Track /cost across sessions and you will notice patterns. A debugging session burning 200K+ tokens without progress is a signal to stop, re-read the error message yourself, and give Claude a more targeted prompt rather than letting it continue exploring.
Frequently Asked Questions
What is the most important Claude Code tip for beginners?
Run /init to generate a CLAUDE.md file. This single action improves every subsequent session because Claude starts with knowledge of your project's stack, build commands, and conventions instead of discovering them from scratch.
When should I use /compact in Claude Code?
Proactively around the 80K token mark. Check your token count with /cost. Do not wait until Claude starts contradicting itself or forgetting earlier decisions. Proactive compaction preserves context quality. Reactive compaction is damage control.

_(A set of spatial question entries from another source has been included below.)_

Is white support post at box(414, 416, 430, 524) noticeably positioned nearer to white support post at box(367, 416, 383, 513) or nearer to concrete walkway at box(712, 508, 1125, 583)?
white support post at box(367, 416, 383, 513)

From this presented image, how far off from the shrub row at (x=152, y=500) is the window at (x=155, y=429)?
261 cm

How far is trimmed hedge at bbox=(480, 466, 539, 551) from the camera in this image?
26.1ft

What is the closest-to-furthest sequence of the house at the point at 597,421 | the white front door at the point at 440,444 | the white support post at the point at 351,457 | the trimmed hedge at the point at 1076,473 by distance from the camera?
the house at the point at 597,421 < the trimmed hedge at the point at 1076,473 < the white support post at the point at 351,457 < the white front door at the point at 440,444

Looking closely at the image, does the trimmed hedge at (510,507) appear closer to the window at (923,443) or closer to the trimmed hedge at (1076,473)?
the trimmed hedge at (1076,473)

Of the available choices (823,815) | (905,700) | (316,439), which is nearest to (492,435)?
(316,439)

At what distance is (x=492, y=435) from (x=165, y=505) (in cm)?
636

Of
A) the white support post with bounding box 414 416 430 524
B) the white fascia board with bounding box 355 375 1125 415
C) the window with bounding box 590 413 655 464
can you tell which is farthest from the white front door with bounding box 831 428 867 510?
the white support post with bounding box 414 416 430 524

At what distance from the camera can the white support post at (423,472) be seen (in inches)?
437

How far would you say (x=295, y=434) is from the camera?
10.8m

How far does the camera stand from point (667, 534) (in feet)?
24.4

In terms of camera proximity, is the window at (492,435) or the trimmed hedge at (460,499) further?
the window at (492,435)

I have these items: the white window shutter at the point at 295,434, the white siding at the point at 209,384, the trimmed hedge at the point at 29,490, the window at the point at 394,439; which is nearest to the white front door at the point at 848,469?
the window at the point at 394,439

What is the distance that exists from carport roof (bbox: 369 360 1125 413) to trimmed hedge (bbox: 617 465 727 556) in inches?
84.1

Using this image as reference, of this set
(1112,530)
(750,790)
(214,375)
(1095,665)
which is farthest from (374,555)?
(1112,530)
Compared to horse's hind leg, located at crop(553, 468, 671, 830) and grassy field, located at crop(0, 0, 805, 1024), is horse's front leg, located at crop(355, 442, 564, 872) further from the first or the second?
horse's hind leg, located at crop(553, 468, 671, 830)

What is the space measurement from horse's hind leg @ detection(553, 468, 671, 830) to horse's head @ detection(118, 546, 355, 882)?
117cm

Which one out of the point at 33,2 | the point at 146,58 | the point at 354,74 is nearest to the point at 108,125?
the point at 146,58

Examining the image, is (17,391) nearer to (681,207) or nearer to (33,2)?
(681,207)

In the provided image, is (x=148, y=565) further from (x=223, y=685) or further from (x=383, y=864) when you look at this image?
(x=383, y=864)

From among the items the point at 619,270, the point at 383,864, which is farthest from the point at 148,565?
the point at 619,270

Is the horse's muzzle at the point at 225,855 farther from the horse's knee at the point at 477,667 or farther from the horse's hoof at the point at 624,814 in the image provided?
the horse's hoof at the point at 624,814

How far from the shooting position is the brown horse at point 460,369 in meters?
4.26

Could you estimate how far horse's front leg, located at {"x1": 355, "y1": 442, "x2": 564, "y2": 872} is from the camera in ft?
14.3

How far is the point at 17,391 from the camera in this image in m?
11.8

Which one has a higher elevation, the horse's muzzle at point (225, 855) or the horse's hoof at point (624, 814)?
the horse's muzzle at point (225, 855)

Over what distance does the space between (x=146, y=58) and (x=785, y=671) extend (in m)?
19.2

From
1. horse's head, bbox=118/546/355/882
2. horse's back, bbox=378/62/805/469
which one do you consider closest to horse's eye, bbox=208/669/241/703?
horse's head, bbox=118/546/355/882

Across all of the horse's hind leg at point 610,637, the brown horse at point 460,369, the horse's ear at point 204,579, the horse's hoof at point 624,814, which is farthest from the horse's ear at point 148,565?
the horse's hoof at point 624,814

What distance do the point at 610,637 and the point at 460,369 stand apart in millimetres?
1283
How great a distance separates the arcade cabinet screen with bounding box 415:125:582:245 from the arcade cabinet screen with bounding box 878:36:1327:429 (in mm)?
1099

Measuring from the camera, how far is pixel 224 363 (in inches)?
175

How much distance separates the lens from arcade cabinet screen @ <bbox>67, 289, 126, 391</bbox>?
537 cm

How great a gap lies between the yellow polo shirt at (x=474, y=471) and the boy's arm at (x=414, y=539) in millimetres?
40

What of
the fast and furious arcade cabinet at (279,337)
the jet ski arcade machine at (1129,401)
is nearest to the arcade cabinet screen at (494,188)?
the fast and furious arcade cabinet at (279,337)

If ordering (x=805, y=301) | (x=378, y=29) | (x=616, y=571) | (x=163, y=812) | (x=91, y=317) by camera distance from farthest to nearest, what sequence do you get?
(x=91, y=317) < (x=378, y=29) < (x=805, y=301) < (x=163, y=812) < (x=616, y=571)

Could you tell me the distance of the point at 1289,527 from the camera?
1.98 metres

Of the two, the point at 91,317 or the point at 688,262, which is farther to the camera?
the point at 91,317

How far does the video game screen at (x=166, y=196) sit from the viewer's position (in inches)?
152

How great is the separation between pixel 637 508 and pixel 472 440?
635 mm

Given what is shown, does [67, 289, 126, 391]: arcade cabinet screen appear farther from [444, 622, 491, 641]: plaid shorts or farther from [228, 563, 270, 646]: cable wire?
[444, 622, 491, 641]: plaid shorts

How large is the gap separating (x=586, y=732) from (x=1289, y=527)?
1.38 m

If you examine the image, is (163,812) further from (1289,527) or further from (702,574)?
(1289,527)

How do I create custom slash commands in Claude Code?
Create a .claude/commands/ directory in your project root. Each markdown file becomes a command. A file named deploy-check.md becomes /project:deploy-check. Use $ARGUMENTS in the file for dynamic input. For global commands, use ~/.claude/commands/.
Should I use Claude Opus or Sonnet for coding?
Opus 4.6 for multi-file refactors and complex debugging. Sonnet 4.6 for single-file edits, tests, and docs. Sonnet is 3-4x faster and sufficient for tasks you can quickly verify. The cost difference between Pro ($20/month, Sonnet) and Max ($100/month, Opus) pays for itself if you hit 2-3 complex tasks per week that Sonnet struggles with.
Can Claude Code run in CI/CD pipelines?
Yes. The -p flag enables headless mode. Combine with --allowedTools for safety and --output-format json for structured output. Common CI/CD uses: release notes, changelog updates, configuration migration, and automated PR review comments.